| CONSIGNE |
Transcrivez intégralement l'extrait ci-dessous sur le plafonnement des remises accordées sur les aliments.

| EXTRAIT CHOISI |
+-------+
Les remises sur les aliments plafonnées à un quart des volumes achetés et aussi à 34 % en valeur en 2019

par Eric Vandaële

Temps de lecture  8 min

Remises de fidélité interdites sur les aliments ?
Les cartes de fidélité deviennent-elles interdites sur les aliments ? Pas tout à fait. Mais les trois quarts des aliments achetés par les vétérinaires doivent désormais être revendus au prix fort, sans remise, même sous la forme d'une carte de fidélité. Reste un quart des aliments qui pourront être revendus avec une remise, minime ou plus importante, sans dépasser 34 % du prix.
Remises de fidélité interdites sur les aliments ?
Les cartes de fidélité deviennent-elles interdites sur les aliments ? Pas tout à fait. Mais les trois quarts des aliments achetés par les vétérinaires doivent désormais être revendus au prix fort, sans remise, même sous la forme d'une carte de fidélité. Reste un quart des aliments qui pourront être revendus avec une remise, minime ou plus importante, sans dépasser 34 % du prix.
+-------+
| DONNÉES ENREGISTRÉES |
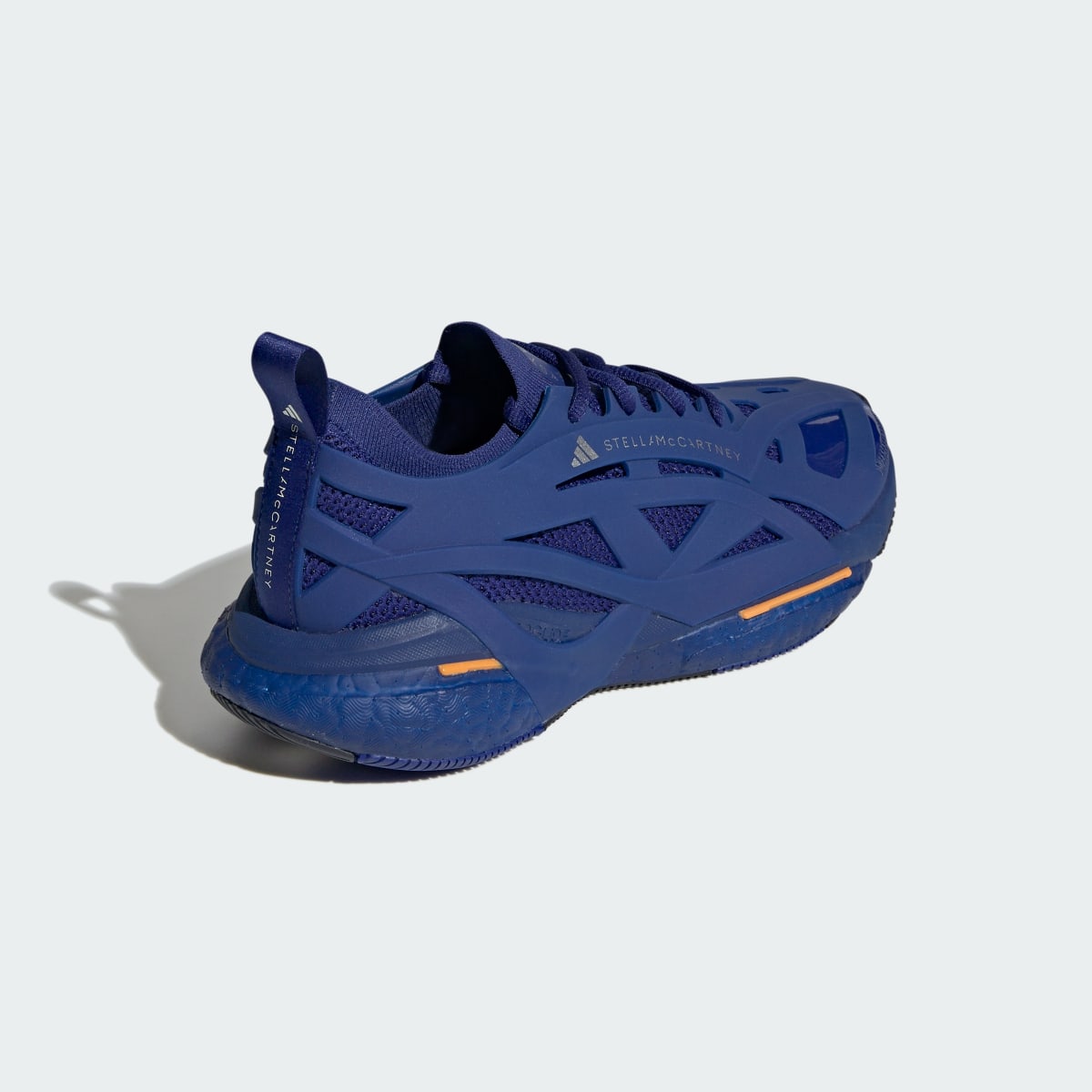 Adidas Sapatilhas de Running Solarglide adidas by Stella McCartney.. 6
+-------+
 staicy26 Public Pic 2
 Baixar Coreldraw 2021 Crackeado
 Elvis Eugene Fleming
+-------+
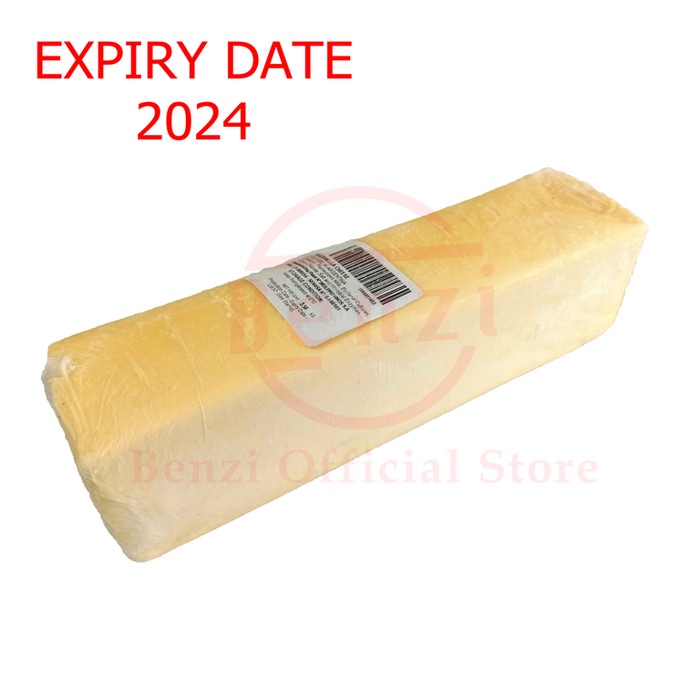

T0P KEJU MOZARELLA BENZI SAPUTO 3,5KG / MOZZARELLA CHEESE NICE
+-------+
| CORRIGÉ |
Les remises sur les aliments plafonnées à un quart des volumes achetés et aussi à 34 % en valeur en 2019

par Eric Vandaële

Temps de lecture  8 min

Remises de fidélité interdites sur les aliments ?
Les cartes de fidélité deviennent-elles interdites sur les aliments ? Pas tout à fait. Mais les trois quarts des aliments achetés par les vétérinaires doivent désormais être revendus au prix fort, sans remise, même sous la forme d'une carte de fidélité. Reste un quart des aliments qui pourront être revendus avec une remise, minime ou plus importante, sans dépasser 34 % du prix.
Remises de fidélité interdites sur les aliments ?
Les cartes de fidélité deviennent-elles interdites sur les aliments ? Pas tout à fait. Mais les trois quarts des aliments achetés par les vétérinaires doivent désormais être revendus au prix fort, sans remise, même sous la forme d'une carte de fidélité. Reste un quart des aliments qui pourront être revendus avec une remise, minime ou plus importante, sans dépasser 34 % du prix.